In Point Tec Products Electronic GmbH v EUIPO (Case-T-615/19), the General Court has considered the question of conceptual similarity in a case involving two figurative marks of stylised wings.


Applicant's Mark



Opponent's Mark

The Applicant, Point Tec Products Electronic GmbH, filed an EU designation of the International mark on the mark above covering goods in classes 3, 14 and 25 (perfumery, watches and clothing/headgear/footwear respectively).  The Opponent, Compagnie des montres Longines, Francillon, S.A. opposed based on the above EU registered trade mark in Class 14 (watches).

The opposition was based on a likelihood of confusion under Article 8(1)(b) and that the Opponent's Mark had a reputation under Article 8(5).

The Opposition Division rejected the opposition finding there was no likelihood of confusion (notwithstanding the goods were identical) and that the Opponent's Mark did not have a reputation. The Board of Appeal overturned the decision concluding there was a likelihood of confusion.
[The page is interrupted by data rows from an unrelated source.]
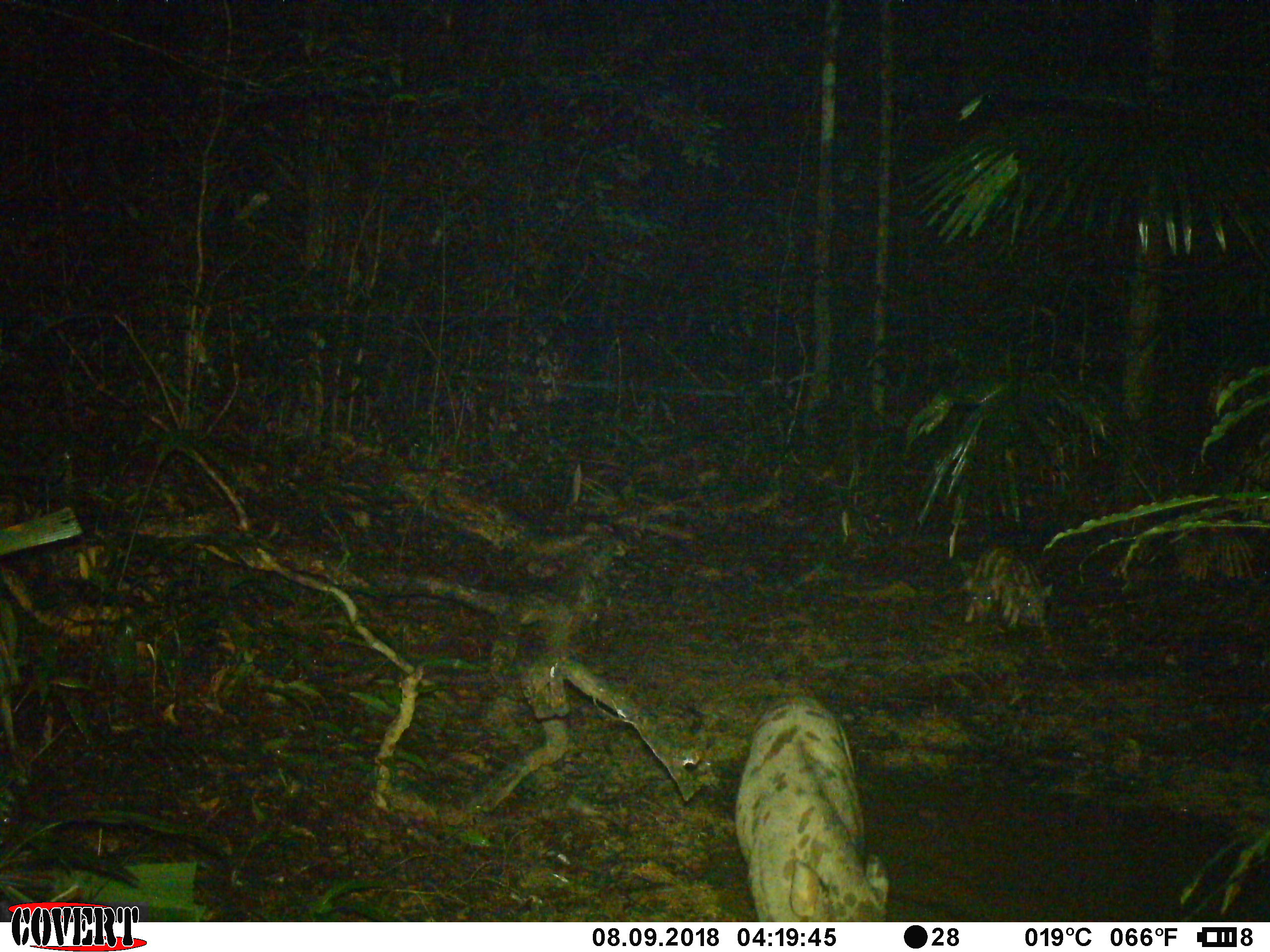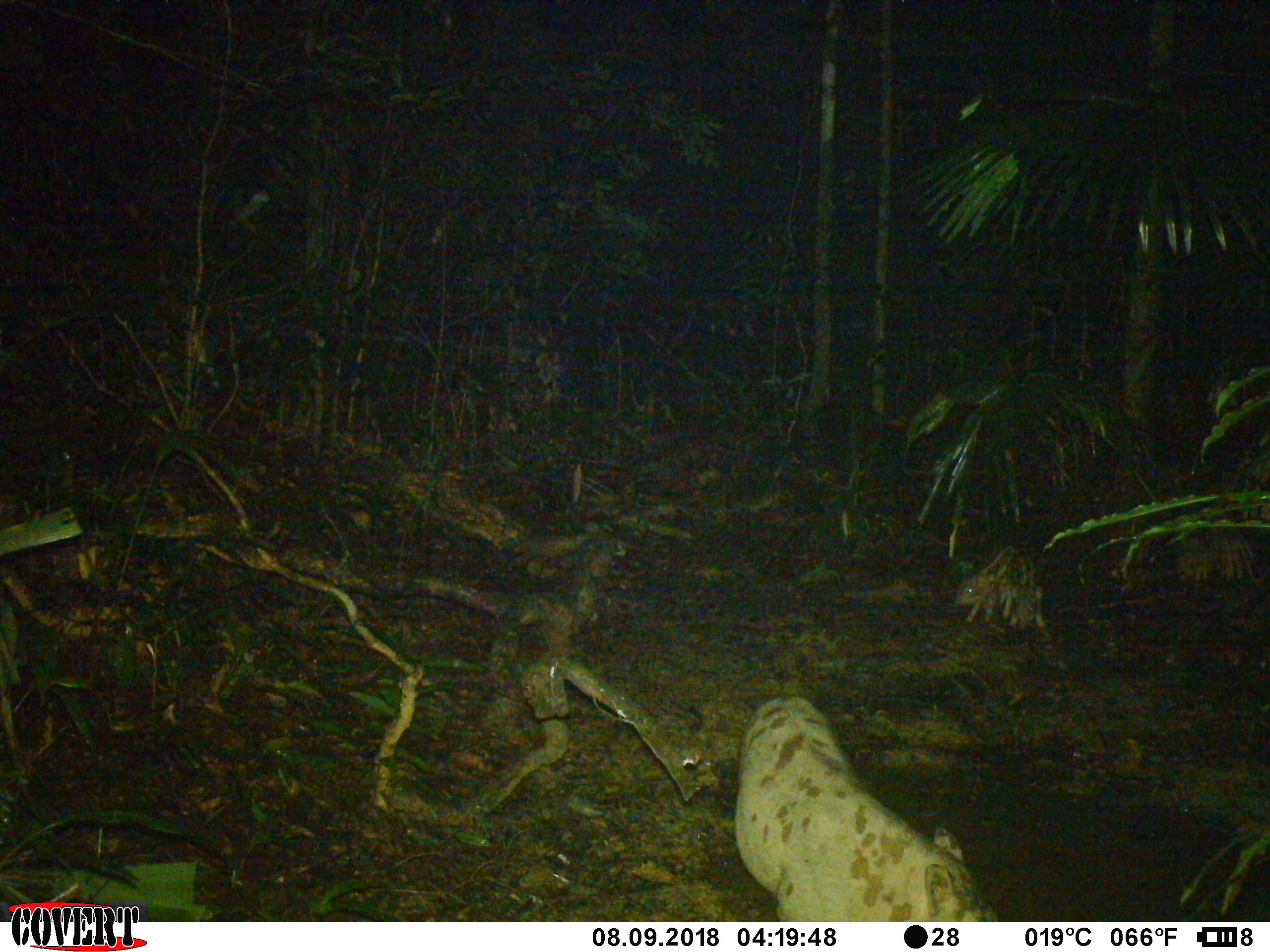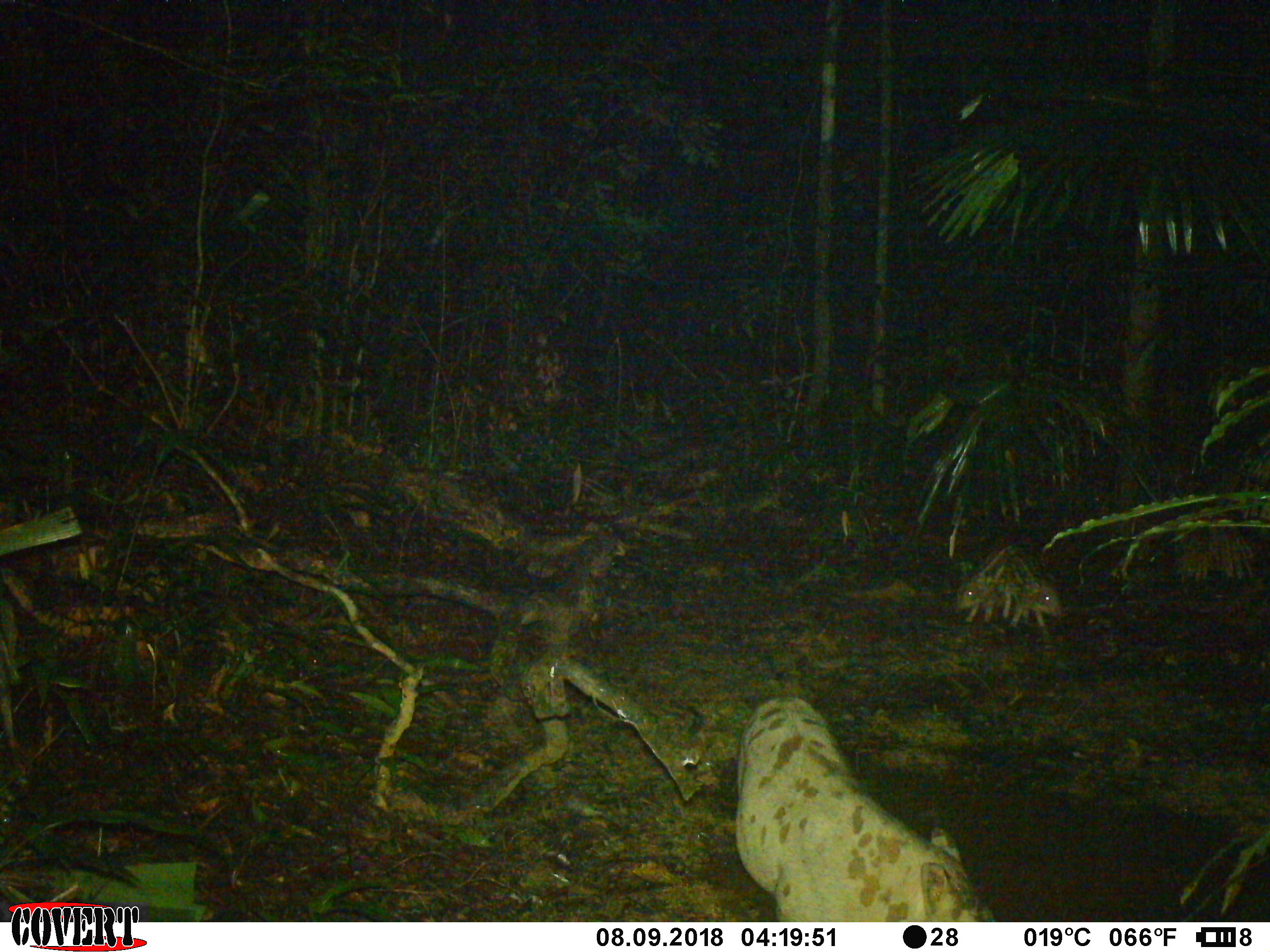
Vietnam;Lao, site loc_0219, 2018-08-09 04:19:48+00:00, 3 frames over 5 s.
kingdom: Animalia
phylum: Chordata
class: Mammalia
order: Artiodactyla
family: Suidae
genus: Sus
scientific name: Sus scrofa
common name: eurasian wild pig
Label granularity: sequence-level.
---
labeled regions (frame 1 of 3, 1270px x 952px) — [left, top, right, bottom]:
eurasian wild pig: [734, 693, 890, 921]; [991, 554, 1052, 631]; [962, 542, 1013, 623]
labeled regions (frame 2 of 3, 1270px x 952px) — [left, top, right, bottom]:
eurasian wild pig: [733, 695, 1000, 921]; [953, 545, 1019, 623]; [998, 552, 1045, 627]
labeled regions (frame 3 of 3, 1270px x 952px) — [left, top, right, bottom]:
eurasian wild pig: [732, 695, 998, 921]; [1001, 551, 1062, 628]; [954, 546, 1012, 624]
As both signs were logos, a phonetic comparison was not possible.  There was a low degree of similarity visually and conceptually but the signs were at least similar to an average degree whether they were perceived as stylized wings or air force badges.

General Court decision

In its appeal to the General Court, the Applicant argued the differences between the signs were sufficient to avoid confusion.  It stated that the stripes did not represent wings.  It argued that stylised wings of different types and shapes have been used with many goods and services, in particular with watches in Class 14 and therefore such a pattern could not be monopolised by the Opponent.  It also submitted previous decisions of the Board of Appeal and judgments of the General Court which it claimed supported its position.

The General Court found there was a low degree of visual similarity between the signs and that it was difficult not to see the six elements of the Applicant's Mark consisting of black outlines except as extended wings. It said the two signs have in common as a central element a shape divided by intersecting lines.

It also agreed with the Board of Appeal that conceptually the signs contained what was regarded as a highly stylised depiction of extended wings which may be regarded as a depiction of bird wings or could be perceived as a type of army aviator or air force badge.  It did not agree with the Applicant that the earlier mark had to have a particular distinctive character in order to establish conceptual similarity.  In relation to the argument that stylised wings have long been used in connection with watches, it stated that the question here was not whether to grant a monopoly to the Opponent but to assess similarity and a likelihood of confusion between the signs.  It therefore agreed the signs were conceptually similar to an average degree.

As expected, the General Court stated that previous decisions in Member States are only factors to be taken into consideration by the Office, without being given decisive weight.  It distinguished the cases relied on by the Applicant.

Given the low degree of similarity visually and the average degree of similarity conceptually, the General Court agreed that there was a likelihood of confusion and rejected the application.


As has been shown in other cases, relying on earlier decisions of Member States is unlikely to be taken into account by the EUIPO.  For purely figurative marks, phonetic comparisons are irrelevant. Low to average degrees of visual and conceptual similarity may be sufficient to succeed in establishing confusion.